### Request
Copy out each of the following items word for word.

### Supplied data
━━━━━━━━━━━━━━━━

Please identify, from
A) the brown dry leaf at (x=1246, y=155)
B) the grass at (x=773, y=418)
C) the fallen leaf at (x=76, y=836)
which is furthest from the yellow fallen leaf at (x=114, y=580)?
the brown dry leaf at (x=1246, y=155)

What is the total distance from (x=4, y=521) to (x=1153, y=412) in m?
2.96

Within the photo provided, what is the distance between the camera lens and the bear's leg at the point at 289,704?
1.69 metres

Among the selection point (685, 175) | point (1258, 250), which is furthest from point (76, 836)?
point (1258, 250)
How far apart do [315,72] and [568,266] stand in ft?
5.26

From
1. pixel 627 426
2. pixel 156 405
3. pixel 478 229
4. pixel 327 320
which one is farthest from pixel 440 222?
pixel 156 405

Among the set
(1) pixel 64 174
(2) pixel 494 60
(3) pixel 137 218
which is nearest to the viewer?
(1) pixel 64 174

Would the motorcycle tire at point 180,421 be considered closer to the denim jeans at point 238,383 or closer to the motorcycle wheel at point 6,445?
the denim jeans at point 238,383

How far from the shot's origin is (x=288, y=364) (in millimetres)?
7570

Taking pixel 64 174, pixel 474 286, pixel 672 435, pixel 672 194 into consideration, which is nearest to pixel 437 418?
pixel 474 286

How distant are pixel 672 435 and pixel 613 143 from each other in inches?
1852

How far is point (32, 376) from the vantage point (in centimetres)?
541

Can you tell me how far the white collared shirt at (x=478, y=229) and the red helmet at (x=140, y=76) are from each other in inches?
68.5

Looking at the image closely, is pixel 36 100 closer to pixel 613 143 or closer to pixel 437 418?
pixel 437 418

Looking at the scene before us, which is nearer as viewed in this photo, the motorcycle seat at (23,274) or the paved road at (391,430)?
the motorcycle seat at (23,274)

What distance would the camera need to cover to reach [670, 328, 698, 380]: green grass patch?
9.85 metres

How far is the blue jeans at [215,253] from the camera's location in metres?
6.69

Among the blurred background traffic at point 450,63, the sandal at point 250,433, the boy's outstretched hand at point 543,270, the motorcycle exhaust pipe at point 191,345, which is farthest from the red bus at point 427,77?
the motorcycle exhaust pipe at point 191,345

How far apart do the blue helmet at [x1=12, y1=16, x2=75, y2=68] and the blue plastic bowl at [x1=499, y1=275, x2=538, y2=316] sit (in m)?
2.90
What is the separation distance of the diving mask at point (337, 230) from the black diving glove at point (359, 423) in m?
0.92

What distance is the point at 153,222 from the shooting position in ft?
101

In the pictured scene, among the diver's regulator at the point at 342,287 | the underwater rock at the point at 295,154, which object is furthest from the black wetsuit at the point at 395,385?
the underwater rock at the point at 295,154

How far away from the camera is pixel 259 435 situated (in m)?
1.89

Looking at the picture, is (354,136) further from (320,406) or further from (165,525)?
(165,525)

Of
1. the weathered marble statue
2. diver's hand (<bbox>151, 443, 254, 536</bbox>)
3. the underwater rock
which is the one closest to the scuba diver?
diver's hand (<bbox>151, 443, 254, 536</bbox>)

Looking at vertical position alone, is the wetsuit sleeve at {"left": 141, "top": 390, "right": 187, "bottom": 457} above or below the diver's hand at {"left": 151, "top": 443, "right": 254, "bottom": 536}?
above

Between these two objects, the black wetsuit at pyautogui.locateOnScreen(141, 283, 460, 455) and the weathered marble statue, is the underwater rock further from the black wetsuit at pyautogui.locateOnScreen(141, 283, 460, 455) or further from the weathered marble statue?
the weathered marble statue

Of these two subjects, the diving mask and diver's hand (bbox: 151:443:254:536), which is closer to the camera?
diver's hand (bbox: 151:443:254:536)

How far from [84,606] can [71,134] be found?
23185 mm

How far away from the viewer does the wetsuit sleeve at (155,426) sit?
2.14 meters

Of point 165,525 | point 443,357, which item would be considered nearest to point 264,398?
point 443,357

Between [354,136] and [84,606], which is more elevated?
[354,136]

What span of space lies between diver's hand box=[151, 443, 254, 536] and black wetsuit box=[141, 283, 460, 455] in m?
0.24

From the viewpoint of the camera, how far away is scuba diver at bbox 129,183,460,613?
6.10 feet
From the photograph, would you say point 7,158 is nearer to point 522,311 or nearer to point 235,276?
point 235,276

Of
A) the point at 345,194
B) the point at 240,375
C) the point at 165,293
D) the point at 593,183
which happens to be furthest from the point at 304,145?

━━━━━━━━━━━━━━━━

### Answer to the exercise
Please identify, from
A) the brown dry leaf at (x=1246, y=155)
B) the grass at (x=773, y=418)
C) the fallen leaf at (x=76, y=836)
which is furthest from the yellow fallen leaf at (x=114, y=580)?
the brown dry leaf at (x=1246, y=155)

What is the total distance from (x=4, y=521) to (x=1153, y=412) in m?
2.96

Within the photo provided, what is the distance between the camera lens and the bear's leg at the point at 289,704?
1.69 metres

Among the selection point (685, 175) | point (1258, 250), which is furthest from point (76, 836)?
point (1258, 250)
How far apart do [315,72] and [568,266] stand in ft?
5.26

From
1. pixel 627 426
2. pixel 156 405
3. pixel 478 229
4. pixel 327 320
which one is farthest from pixel 440 222?
pixel 156 405

Among the set
(1) pixel 64 174
(2) pixel 494 60
(3) pixel 137 218
which is nearest to the viewer?
(1) pixel 64 174

Would the motorcycle tire at point 180,421 be considered closer to the denim jeans at point 238,383 or closer to the motorcycle wheel at point 6,445?
the denim jeans at point 238,383

How far from the shot's origin is (x=288, y=364) (in millimetres)?
7570

Taking pixel 64 174, pixel 474 286, pixel 672 435, pixel 672 194 into consideration, which is nearest to pixel 437 418?
pixel 474 286

How distant are pixel 672 435 and pixel 613 143 from each other in inches?
1852

How far is point (32, 376) from the vantage point (in centimetres)?
541

Can you tell me how far the white collared shirt at (x=478, y=229) and the red helmet at (x=140, y=76) are from each other in inches?
68.5

Looking at the image closely, is pixel 36 100 closer to pixel 613 143 or closer to pixel 437 418?
pixel 437 418

Looking at the scene before us, which is nearer as viewed in this photo, the motorcycle seat at (23,274) or the paved road at (391,430)?
the motorcycle seat at (23,274)

What distance would the camera need to cover to reach [670, 328, 698, 380]: green grass patch?
9.85 metres

How far is the blue jeans at [215,253] from the camera's location in metres?
6.69

Among the blurred background traffic at point 450,63, the sandal at point 250,433, the boy's outstretched hand at point 543,270, the motorcycle exhaust pipe at point 191,345, which is farthest from the red bus at point 427,77?
the motorcycle exhaust pipe at point 191,345

How far apart do the blue helmet at [x1=12, y1=16, x2=75, y2=68] and the blue plastic bowl at [x1=499, y1=275, x2=538, y2=316] sit (in m)?
2.90
What is the separation distance of the diving mask at point (337, 230) from the black diving glove at point (359, 423) in m?
0.92

What distance is the point at 153,222 from the shooting position in ft?
101

In the pictured scene, among the diver's regulator at the point at 342,287 | the underwater rock at the point at 295,154, which object is furthest from the black wetsuit at the point at 395,385?
the underwater rock at the point at 295,154

How far away from the camera is pixel 259 435 situated (in m)?
1.89

Looking at the picture, is (354,136) further from (320,406) or further from (165,525)?
(165,525)

Of
1. the weathered marble statue
2. diver's hand (<bbox>151, 443, 254, 536</bbox>)
3. the underwater rock
which is the one closest to the scuba diver?
diver's hand (<bbox>151, 443, 254, 536</bbox>)

Looking at vertical position alone, is the wetsuit sleeve at {"left": 141, "top": 390, "right": 187, "bottom": 457} above or below the diver's hand at {"left": 151, "top": 443, "right": 254, "bottom": 536}?
above

Between these two objects, the black wetsuit at pyautogui.locateOnScreen(141, 283, 460, 455) and the weathered marble statue, is the underwater rock further from the black wetsuit at pyautogui.locateOnScreen(141, 283, 460, 455) or further from the weathered marble statue?
the weathered marble statue

Of these two subjects, the diving mask and diver's hand (bbox: 151:443:254:536), which is closer to the camera?
diver's hand (bbox: 151:443:254:536)

How far from [84,606] can [71,134] be found?
23185 mm

How far away from the viewer does the wetsuit sleeve at (155,426) sit?
2.14 meters

Of point 165,525 | point 443,357, which item would be considered nearest to point 264,398?
point 443,357

Between [354,136] and [84,606], which is more elevated?
[354,136]

What span of space lies between diver's hand box=[151, 443, 254, 536] and black wetsuit box=[141, 283, 460, 455] in m?
0.24

From the viewpoint of the camera, how far away is scuba diver at bbox 129,183,460,613?
6.10 feet
From the photograph, would you say point 7,158 is nearer to point 522,311 or nearer to point 235,276?
point 235,276

Of
A) the point at 345,194
B) the point at 240,375
C) the point at 165,293
D) the point at 593,183
which happens to be furthest from the point at 304,145?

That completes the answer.